The genealogy group has said it has no conclusive evidence of her ancestry, and a spokesman said Monday it would not comment on the genetic findings.

If Warren’s ancestor were six generations removed, she would be 1/64th Native American. But if her ancestor had been as much as 10 generations removed, that would make the individual a great-great-great-great-great-great-great-great grandparent and render Warren only 1/1,024th Native American, according to Blaine Bettinger, a genealogist and author who specializes in DNA evidence.


Trump told a rally crowd in Montana this summer that that he’d be willing to pay Warren to submit to a DNA test, just as he’d offered in 2012 to pay up if former President Barack Obama produced his birth certificate.

“I will give you a million dollars to your favorite charity, paid for by Trump, if you take the test and it shows you’re an Indian,” he said. “I have a feeling she will say no.”

On Monday Warren tweeted her charity of choice: The National Indigenous Women’s Resource Center.

Moments later, President Trump denied making such an offer: “I didn’t say that,” Trump told reporters at the White House.

Trump is fond of referring to Warren as “the fake Pocahontas,” a reference to a Powhatan woman associated with the colonial settlement in Jamestown, Virginia. At the White House last November, he interrupted his speech honoring Native American war heroes standing around him to invoke the nickname.

“You were here long before any of us were here,” Trump said as he honored three Navajo code talkers from World War II. He added, without naming Warren: “We have a representative in Congress who they say was here a long time ago. They call her Pocahontas.
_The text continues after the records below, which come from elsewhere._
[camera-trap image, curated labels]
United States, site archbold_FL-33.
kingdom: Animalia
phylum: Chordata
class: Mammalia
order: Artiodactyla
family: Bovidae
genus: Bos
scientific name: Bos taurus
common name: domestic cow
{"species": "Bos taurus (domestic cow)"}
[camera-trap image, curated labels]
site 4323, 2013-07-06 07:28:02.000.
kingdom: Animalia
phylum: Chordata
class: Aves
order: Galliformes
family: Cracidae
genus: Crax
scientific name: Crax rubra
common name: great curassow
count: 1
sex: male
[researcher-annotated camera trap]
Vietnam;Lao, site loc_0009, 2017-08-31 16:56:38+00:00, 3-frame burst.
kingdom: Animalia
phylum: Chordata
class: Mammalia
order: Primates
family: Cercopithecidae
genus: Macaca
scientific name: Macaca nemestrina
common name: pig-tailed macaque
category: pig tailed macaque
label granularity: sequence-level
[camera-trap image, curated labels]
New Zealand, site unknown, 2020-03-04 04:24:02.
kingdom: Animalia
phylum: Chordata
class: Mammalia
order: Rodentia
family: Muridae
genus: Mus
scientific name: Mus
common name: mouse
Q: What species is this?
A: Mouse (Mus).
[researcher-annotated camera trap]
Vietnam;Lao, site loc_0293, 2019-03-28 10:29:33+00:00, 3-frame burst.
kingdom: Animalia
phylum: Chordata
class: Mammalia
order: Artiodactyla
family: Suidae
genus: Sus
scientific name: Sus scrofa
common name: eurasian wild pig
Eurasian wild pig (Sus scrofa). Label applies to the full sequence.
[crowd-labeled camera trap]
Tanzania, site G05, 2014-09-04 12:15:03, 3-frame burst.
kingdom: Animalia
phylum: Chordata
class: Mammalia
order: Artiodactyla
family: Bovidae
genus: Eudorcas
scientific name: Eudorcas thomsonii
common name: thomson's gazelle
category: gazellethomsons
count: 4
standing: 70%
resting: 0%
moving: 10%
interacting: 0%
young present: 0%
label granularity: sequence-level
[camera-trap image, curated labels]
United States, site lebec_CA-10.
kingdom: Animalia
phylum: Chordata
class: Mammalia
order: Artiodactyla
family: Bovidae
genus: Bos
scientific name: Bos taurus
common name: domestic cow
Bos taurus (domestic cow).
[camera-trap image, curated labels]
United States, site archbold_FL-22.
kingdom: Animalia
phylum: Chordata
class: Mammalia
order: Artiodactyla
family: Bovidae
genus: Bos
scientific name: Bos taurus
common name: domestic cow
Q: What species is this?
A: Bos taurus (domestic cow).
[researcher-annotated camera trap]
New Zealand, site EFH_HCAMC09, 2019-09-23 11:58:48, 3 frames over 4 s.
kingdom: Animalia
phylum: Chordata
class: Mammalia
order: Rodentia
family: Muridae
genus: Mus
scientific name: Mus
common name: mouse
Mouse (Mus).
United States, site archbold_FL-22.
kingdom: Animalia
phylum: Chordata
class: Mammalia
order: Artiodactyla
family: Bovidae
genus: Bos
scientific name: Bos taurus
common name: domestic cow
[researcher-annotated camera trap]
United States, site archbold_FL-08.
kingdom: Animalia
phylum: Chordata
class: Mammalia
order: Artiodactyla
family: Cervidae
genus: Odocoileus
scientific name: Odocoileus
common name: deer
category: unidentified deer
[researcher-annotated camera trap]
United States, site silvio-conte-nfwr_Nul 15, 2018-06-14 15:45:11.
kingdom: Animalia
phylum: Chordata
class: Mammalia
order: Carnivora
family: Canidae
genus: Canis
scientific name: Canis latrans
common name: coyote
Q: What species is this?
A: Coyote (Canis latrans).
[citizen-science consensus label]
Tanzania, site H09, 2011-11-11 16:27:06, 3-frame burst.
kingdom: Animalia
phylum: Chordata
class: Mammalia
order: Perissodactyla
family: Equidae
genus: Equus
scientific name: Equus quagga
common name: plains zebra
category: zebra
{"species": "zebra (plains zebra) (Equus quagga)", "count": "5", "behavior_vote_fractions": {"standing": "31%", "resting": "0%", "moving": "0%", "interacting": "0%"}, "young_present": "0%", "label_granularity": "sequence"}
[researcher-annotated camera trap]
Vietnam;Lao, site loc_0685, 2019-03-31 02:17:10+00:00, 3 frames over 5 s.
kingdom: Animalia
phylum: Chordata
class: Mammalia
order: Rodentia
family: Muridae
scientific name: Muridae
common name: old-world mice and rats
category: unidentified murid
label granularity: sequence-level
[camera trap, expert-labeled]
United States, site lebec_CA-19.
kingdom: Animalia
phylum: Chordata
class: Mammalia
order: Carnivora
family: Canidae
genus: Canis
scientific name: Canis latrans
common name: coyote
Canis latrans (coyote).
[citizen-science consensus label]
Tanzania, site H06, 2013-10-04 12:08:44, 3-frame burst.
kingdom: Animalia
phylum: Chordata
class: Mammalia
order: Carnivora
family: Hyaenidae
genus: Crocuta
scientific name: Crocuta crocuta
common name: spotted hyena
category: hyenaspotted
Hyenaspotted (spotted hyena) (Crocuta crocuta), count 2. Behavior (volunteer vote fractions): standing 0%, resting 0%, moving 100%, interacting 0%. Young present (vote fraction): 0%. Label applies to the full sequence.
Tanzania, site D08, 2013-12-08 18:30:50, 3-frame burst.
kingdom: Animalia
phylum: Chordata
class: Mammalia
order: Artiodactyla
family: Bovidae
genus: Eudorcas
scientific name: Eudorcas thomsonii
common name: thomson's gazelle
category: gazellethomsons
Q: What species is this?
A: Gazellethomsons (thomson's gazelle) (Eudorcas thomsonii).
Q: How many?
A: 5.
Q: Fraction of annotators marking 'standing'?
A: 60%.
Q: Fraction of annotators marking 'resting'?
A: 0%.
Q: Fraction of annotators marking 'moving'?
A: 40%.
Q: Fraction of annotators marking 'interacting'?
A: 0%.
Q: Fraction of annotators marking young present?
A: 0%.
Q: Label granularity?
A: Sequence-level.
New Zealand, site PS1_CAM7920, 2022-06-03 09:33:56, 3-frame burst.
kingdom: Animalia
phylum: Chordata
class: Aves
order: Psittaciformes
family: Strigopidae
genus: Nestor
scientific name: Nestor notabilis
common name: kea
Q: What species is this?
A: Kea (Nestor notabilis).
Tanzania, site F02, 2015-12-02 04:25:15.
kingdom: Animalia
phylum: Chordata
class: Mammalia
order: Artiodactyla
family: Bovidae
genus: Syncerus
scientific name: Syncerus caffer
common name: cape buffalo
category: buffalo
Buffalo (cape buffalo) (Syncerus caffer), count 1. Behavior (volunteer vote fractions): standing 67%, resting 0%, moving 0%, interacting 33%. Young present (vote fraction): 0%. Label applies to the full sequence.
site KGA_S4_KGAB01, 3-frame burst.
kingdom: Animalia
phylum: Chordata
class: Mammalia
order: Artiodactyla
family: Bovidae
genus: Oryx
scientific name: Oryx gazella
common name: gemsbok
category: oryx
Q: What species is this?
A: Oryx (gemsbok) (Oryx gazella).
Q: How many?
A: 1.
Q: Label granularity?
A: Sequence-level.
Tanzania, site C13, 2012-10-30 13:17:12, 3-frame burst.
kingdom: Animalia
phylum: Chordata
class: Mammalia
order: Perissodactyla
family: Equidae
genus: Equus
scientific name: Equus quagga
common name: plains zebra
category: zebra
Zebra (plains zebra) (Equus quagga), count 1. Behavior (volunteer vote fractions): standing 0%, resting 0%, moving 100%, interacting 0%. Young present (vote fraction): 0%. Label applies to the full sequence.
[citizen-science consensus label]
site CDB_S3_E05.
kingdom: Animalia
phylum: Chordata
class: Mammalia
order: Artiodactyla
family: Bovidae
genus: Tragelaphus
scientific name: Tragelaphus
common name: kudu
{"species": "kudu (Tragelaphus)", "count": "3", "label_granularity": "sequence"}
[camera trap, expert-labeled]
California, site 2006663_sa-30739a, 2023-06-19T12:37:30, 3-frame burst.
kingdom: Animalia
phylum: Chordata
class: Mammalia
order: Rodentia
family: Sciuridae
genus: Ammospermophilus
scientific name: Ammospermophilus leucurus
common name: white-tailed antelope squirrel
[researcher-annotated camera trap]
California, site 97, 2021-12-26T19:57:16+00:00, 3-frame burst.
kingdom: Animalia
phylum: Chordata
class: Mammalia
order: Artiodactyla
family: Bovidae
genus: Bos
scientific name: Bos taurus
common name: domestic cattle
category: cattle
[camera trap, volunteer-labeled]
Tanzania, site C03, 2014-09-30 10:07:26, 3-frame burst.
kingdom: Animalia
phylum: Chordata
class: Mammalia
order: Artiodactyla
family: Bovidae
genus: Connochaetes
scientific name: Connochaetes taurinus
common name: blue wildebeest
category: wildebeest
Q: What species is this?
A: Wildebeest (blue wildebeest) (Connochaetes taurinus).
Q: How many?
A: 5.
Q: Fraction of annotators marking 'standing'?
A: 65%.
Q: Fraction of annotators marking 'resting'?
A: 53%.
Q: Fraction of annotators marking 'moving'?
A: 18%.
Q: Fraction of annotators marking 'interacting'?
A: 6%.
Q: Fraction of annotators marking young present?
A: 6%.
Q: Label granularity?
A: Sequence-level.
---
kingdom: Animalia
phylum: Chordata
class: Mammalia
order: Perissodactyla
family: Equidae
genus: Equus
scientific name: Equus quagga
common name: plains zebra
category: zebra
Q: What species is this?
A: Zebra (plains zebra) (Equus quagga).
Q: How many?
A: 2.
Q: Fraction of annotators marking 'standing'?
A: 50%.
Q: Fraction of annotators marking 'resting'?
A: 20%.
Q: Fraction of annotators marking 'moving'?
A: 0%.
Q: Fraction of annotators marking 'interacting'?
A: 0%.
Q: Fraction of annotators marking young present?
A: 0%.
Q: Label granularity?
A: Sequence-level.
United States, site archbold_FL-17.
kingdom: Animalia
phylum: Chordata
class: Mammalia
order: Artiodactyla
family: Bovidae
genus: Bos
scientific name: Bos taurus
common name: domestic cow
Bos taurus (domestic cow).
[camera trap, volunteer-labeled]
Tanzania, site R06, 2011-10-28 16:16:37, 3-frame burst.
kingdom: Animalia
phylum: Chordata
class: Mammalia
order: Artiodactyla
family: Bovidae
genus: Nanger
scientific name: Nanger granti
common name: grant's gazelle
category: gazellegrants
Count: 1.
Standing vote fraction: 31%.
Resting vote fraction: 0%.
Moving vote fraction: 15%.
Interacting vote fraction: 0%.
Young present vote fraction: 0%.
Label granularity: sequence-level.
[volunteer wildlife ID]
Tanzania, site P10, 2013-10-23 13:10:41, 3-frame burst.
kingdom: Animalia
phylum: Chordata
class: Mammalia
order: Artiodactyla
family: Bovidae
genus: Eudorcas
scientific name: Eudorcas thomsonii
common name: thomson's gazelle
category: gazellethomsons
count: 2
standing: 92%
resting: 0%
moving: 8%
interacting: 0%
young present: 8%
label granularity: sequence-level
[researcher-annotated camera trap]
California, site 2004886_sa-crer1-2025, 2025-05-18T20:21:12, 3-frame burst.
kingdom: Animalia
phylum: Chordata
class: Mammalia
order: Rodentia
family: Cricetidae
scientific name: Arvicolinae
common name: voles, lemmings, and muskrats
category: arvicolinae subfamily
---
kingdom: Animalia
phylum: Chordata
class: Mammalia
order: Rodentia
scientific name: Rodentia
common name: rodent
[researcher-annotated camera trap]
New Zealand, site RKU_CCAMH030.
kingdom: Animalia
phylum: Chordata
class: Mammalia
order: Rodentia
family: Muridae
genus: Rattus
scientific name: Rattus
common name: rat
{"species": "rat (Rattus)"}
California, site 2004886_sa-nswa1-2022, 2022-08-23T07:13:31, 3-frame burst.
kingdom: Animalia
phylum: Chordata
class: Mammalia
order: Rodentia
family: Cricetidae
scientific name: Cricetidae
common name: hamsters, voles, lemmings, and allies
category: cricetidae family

But you know what, I like you.”

Native American leaders have called Trump’s mockery insensitive and an example of prejudice.


Warren told the National Congress of American Indians last February that her family’s story is lore, not recorded on any tribal rolls.

“I respect the distinction. I understand that tribal membership is determined by tribes — and only tribes,” she said. “I never used my family tree to get a break or get ahead. I never used it to advance my career.”

Warren says the Native American ancestry comes from her mother, born in Eastern Oklahoma in 1912. Pauline Reed’s family was against her marriage to Donald Herring, so the two eloped in 1932.

“I get it: @realDonaldTrump is afraid of facts. But I’m not,” Warren tweeted on Monday, along with the video and website containing the documents. “A deep, independent investigation shows my background played no role in any job I got.”


Sure seems like it.

Warren, an economic populist and leading voice of the #MeToo movement, said last month in Holyoke, Mass., that she’ll take a “hard look at running for president” after the November elections. In August, she’s posted 10 years of tax returns online.

An attendee at a town hall asked Warren if she planned to run for president.

Warren replied that it’s time “for women to go to Washington to fix our broken government, and that includes a woman at the top.”

“I hope she’s running for president,” President Trump told reporters on Monday, “’cause I think she’d be very easy.”